Photos and maps of 227 Duffield Place, presented at the Landmarks Preservation Commission’s Tuesday hearing.

The building’s journey to landmark status was long and contentious. The city attempted to acquire 227 Duffield via eminent domain as part of a 2004 redevelopment plan, but the effort was stymied by a lawsuit from the group Families United for Racial and Economic Equality and Joy Chatel, who owned the building at the time.

Chatel believed that the house was part of the Underground Railroad, pointing to a series of tunnels in the basement that connected to neighboring buildings. LPC researchers were unable to find conclusive proof of that theory, though Lemos McHale pointed out that verifying the existence of such secret passageways was often difficult.
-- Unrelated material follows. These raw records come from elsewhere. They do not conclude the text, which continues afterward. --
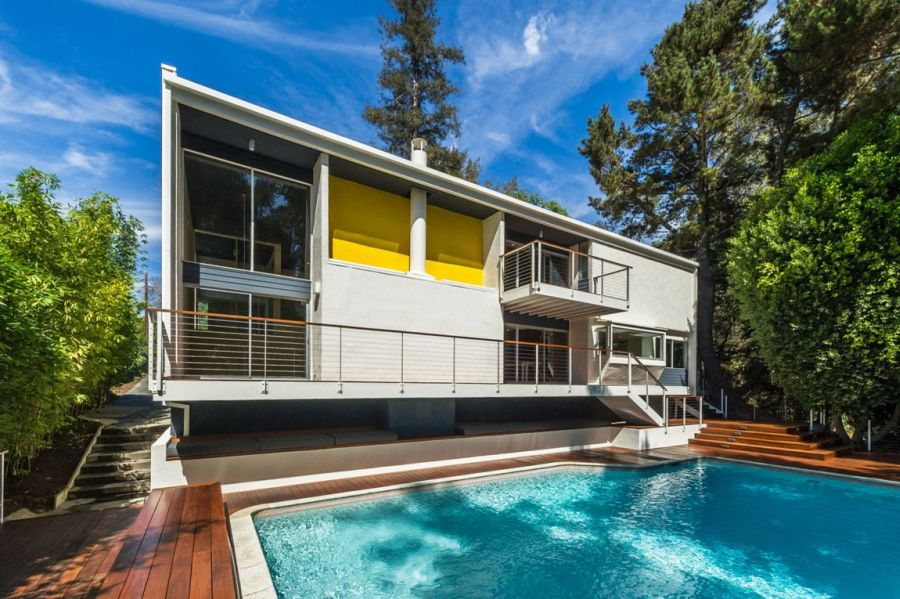Bakyard with wood deck and a pool Renovated LA Residence Inspired By Its Mid Century Modern Roots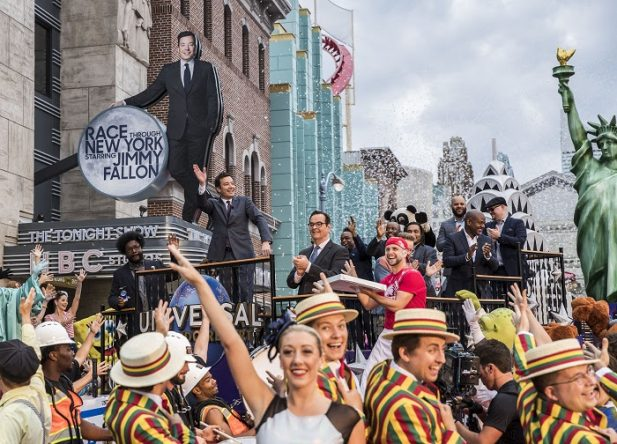 """On April 6, 2017, Race Through New York Starring Jimmy Fallon officially opened at Universal Orlando Resort. Hundreds of fans and Universal characters joined Jimmy Fallon in celebrating the opening with a ticker tape parade and ribbon cutting of epic proportions.   The new attraction gives guests the ultimate """"Tonight Show"""" experience and gets them up close and personal with the show's most hilarious segments before taking off on an action-packed race through New York against Jimmy Fallon himself. More info is available at UniversalOrlando.com.   © 2017 Universal Orlando Resort. All rights reserved."""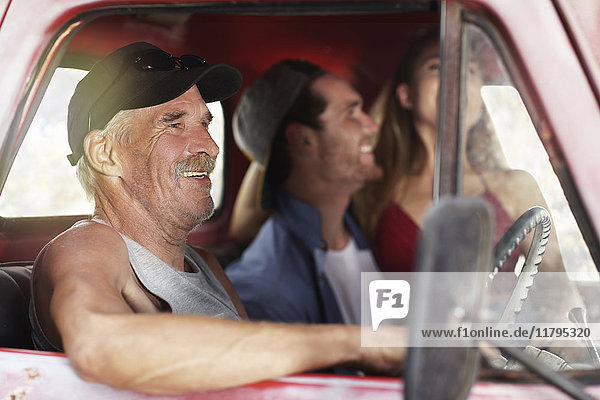 Glücklicher älterer Mann und junges Paar in einem alten Pick-Up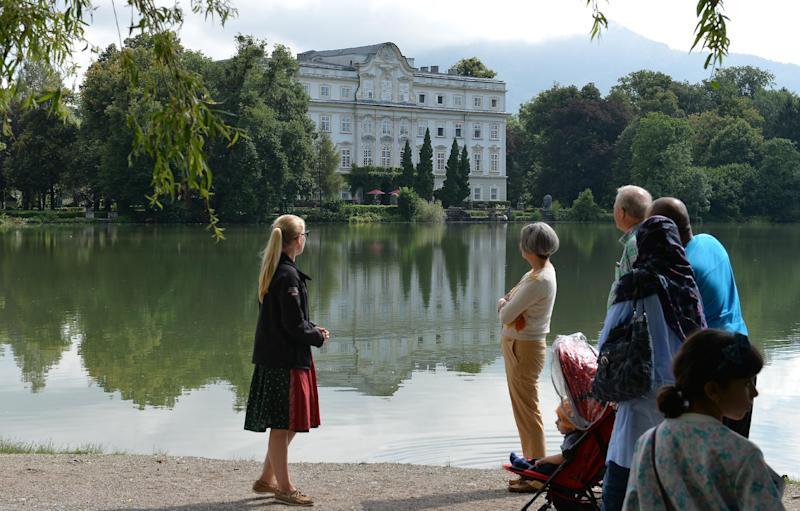 Tourists stand in front of the Leopoldskron Palace where part of the film 'Sound of Music' was shot, in Salzburg, Austria on August 1, 2014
In September 2007, Duffield Street between Willoughby and Fulton Streets was renamed Abolitionist Place. At that point, 227 Duffield remained the only original building on the block.

Chatal passed away in 2014. The building’s current owner, Samiel Hanasab, filed for permits to demolish the building in Jun 2019, and announced plans to build a 13-story mixed use building with 21 apartments and an African-American history museum.

“I have a high respect for African Americans,” Hanasab told Gothamist in August 2019. “This project will be in the basement.”

The pending demolition prompted outcry from local advocates, who created an online petition to save the building that garnered over 17,000 signatures and pushed the LPC to calendar the building for landmark consideration.

Hanasab hung up on a call from Bklyner requesting comment on the LPC’s decision, which prevents him from demolishing the building.

At Tuesday’s press event, activists celebrated the victory, and placed it in the broader context of a fight to preserve Black history.

“This is a victory for every freedom fighter that led our people through the swamps,” said Imani Henry from the group Equality for Flatbush. “That played a role as a conductor on the underground railroad. That risked their lives to shield and hold and keep black people safe on our journey to freedom.”